This Tobacco Institute document (circa 1968) proposes that the Institute take a cue from the voluntary health agencies, like the American Cancer Society and the American Heart Association, and create a "lively documentary film" to communicate " 'the other side' " of the smoking and health controversy to the lay public.

The film would be designed to convey "the belief that better health can be achieved through basic scientific research--not through propaganda." The writer proposed that the film be simplistic ("a kind of cross between the 'Alka-Seltzer tummies' and the 'Excedrin headaches' ") and that the viewers be shown just enough information "to indicate that smoking is only one of many individual habits and responses to modern life--and only one of many factors involved in health and sickness."

The film was to be presented to civic, social and business groups "by industry representatives, including medical representatives." The narrator of the film would

...present some of the most dramatically contradictory statements that frame the controversy: dogmatic assertions that cigarette smoking unquestionably causes certain diseases, contrasted with the more realistic admissions that 'We haven't the foggiest notion' what causes a disease associated with smoking.

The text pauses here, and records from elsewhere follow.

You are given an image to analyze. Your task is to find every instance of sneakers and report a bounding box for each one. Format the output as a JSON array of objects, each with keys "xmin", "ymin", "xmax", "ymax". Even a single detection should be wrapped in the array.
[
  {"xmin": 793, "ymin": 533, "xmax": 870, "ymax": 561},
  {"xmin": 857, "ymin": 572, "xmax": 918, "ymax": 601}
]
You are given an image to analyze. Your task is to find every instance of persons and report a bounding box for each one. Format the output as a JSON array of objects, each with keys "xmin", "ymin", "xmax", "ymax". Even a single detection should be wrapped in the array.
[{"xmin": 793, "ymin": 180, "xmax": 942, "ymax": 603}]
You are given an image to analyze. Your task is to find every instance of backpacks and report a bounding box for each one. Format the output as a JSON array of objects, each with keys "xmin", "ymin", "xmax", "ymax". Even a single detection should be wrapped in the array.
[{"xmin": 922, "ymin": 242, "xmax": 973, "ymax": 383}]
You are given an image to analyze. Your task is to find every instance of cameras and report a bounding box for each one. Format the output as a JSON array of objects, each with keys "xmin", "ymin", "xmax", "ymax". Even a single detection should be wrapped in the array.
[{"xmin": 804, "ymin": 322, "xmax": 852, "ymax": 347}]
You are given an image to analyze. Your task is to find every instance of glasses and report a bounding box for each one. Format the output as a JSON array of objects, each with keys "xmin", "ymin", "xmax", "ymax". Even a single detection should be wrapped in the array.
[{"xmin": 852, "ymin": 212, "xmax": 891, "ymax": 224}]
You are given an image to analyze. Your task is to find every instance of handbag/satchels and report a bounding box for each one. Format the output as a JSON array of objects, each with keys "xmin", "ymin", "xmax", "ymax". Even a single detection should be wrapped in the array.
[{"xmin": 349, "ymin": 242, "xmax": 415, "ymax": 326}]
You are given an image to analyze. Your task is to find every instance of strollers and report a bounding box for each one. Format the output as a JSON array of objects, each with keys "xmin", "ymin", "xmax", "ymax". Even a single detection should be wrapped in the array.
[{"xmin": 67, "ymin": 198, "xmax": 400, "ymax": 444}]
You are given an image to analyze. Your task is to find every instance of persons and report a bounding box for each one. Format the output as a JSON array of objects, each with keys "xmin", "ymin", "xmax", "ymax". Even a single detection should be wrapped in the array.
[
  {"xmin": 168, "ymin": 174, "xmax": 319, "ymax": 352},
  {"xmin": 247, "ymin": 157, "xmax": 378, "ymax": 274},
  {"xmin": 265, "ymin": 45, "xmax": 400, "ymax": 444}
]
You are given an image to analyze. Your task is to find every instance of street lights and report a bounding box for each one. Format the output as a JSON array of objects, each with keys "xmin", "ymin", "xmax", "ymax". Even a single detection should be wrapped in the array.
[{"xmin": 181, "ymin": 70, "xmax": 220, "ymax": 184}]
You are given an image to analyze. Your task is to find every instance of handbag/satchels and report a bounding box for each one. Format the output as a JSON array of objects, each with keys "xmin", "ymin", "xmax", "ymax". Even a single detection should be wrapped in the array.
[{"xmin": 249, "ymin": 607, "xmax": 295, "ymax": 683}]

On 11 January 1964, four years before the Tobacco Institute came up with the idea for this film to help confuse people about the link between smoking and health, Luther L. Terry M.D., then Surgeon General of the United States Public Health Service, issued the landmark first Surgeon General's Report on Smoking and Health, America's first widely publicized official recognition that cigarette smoking is a direct cause of cancer and other serious diseases.

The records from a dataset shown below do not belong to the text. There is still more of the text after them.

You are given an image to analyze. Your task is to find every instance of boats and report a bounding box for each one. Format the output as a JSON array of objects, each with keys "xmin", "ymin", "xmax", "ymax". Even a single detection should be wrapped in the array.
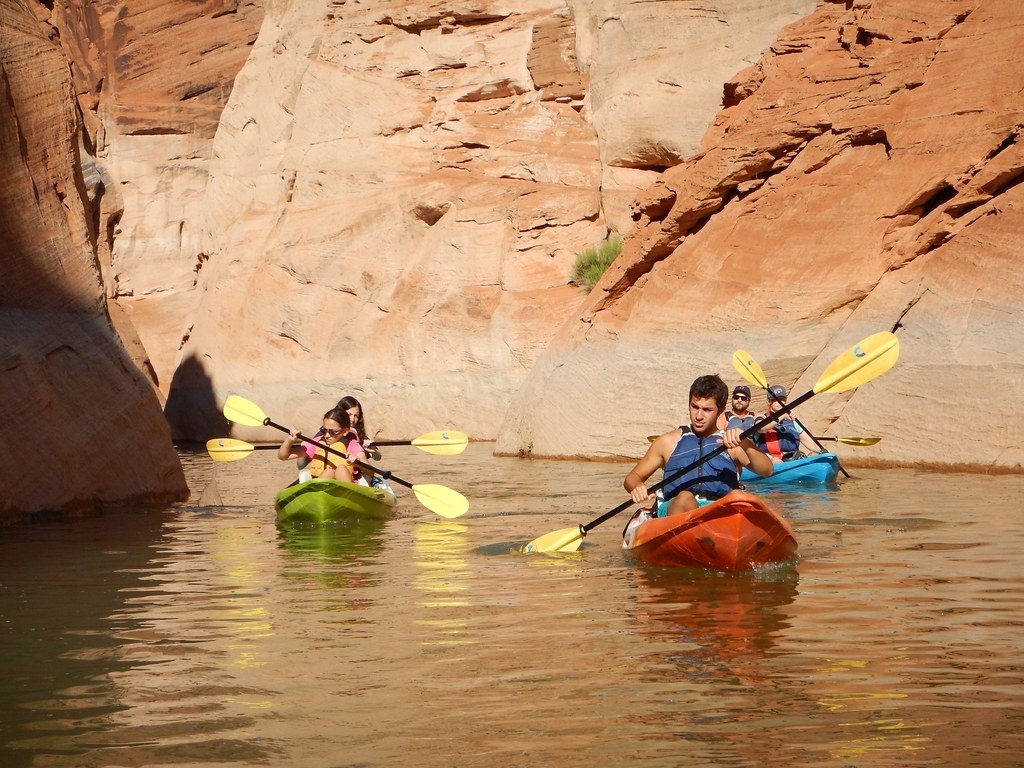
[
  {"xmin": 274, "ymin": 475, "xmax": 397, "ymax": 525},
  {"xmin": 622, "ymin": 488, "xmax": 799, "ymax": 575},
  {"xmin": 738, "ymin": 453, "xmax": 841, "ymax": 485}
]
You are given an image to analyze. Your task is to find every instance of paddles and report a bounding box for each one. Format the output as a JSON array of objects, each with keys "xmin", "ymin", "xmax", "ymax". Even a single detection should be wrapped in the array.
[
  {"xmin": 811, "ymin": 433, "xmax": 883, "ymax": 450},
  {"xmin": 729, "ymin": 346, "xmax": 858, "ymax": 483},
  {"xmin": 521, "ymin": 333, "xmax": 902, "ymax": 556},
  {"xmin": 215, "ymin": 394, "xmax": 474, "ymax": 522},
  {"xmin": 202, "ymin": 427, "xmax": 471, "ymax": 464}
]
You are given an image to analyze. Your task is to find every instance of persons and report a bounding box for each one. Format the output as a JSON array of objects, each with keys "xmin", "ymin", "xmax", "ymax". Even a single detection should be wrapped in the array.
[
  {"xmin": 312, "ymin": 396, "xmax": 382, "ymax": 461},
  {"xmin": 278, "ymin": 409, "xmax": 374, "ymax": 482},
  {"xmin": 753, "ymin": 385, "xmax": 806, "ymax": 464},
  {"xmin": 717, "ymin": 386, "xmax": 759, "ymax": 430},
  {"xmin": 624, "ymin": 372, "xmax": 773, "ymax": 518}
]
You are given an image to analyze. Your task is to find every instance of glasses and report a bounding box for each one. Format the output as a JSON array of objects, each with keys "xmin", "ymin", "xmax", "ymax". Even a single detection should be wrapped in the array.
[
  {"xmin": 320, "ymin": 426, "xmax": 346, "ymax": 437},
  {"xmin": 733, "ymin": 395, "xmax": 747, "ymax": 401}
]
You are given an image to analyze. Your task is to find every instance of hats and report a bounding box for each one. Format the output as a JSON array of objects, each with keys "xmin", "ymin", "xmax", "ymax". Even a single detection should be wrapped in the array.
[
  {"xmin": 767, "ymin": 385, "xmax": 787, "ymax": 400},
  {"xmin": 733, "ymin": 386, "xmax": 751, "ymax": 400}
]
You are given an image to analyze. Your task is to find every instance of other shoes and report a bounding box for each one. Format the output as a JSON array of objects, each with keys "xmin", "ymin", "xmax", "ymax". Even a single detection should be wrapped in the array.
[
  {"xmin": 792, "ymin": 450, "xmax": 807, "ymax": 460},
  {"xmin": 819, "ymin": 449, "xmax": 828, "ymax": 454}
]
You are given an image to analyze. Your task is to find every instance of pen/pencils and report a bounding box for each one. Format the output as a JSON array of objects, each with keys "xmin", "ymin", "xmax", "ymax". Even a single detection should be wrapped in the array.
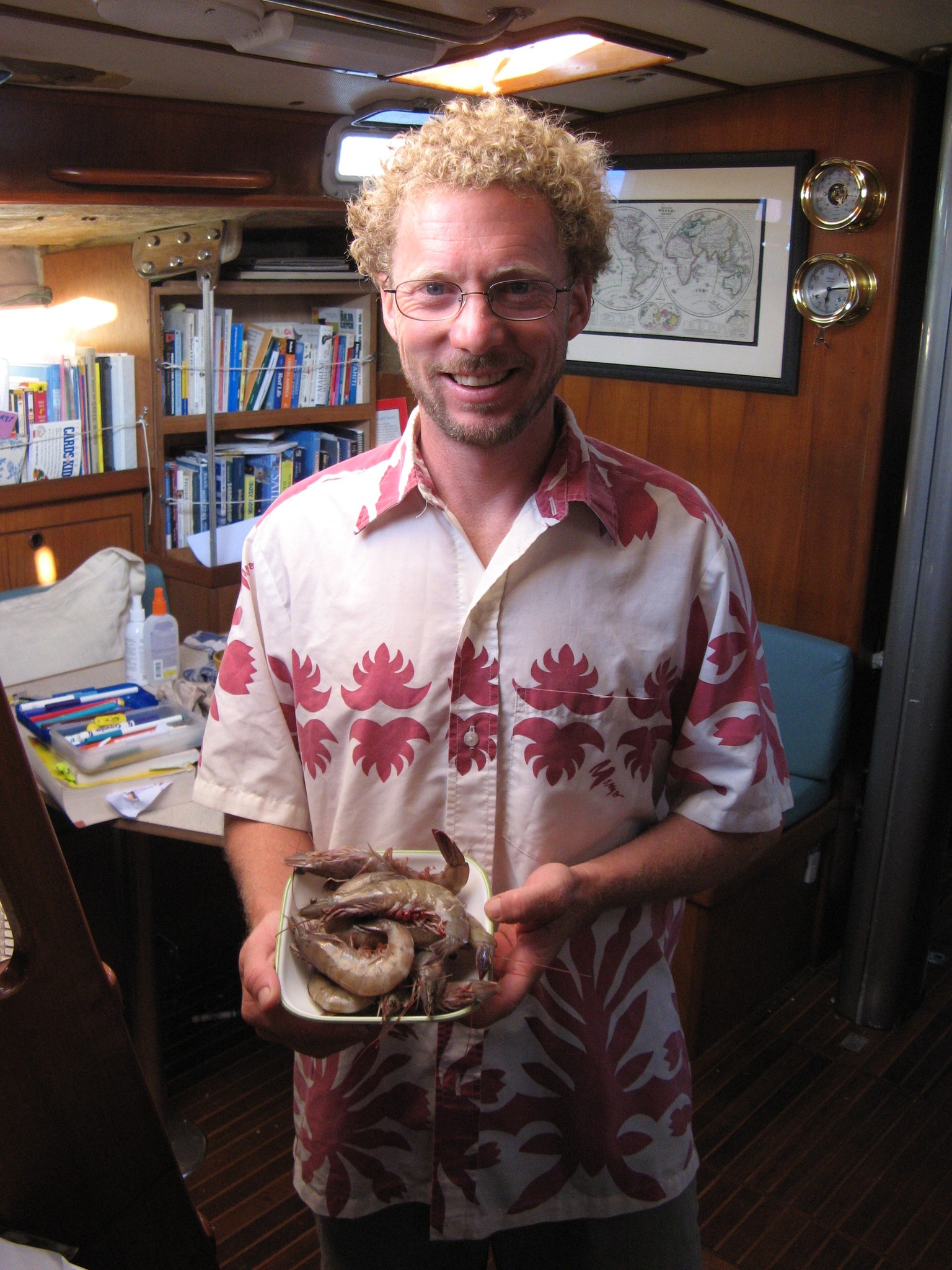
[
  {"xmin": 85, "ymin": 713, "xmax": 184, "ymax": 744},
  {"xmin": 27, "ymin": 698, "xmax": 122, "ymax": 723},
  {"xmin": 44, "ymin": 685, "xmax": 141, "ymax": 711},
  {"xmin": 34, "ymin": 702, "xmax": 116, "ymax": 727}
]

Source/Company: Tobacco Institute
Document Date: 19680000/E
Length: 10 pages
Bates No. TIMN0070944/0953

Final film

The Tobacco Institute did in fact produce and distribute such a film. The title of the film was "Smoking & Health: The Need to Know, The Answers We Seek." Versions were available in 15 and 30 minute lengths.

A 1973 memo about the film was used as a Trial Exhibit in Minnesota's case against the tobacco industry.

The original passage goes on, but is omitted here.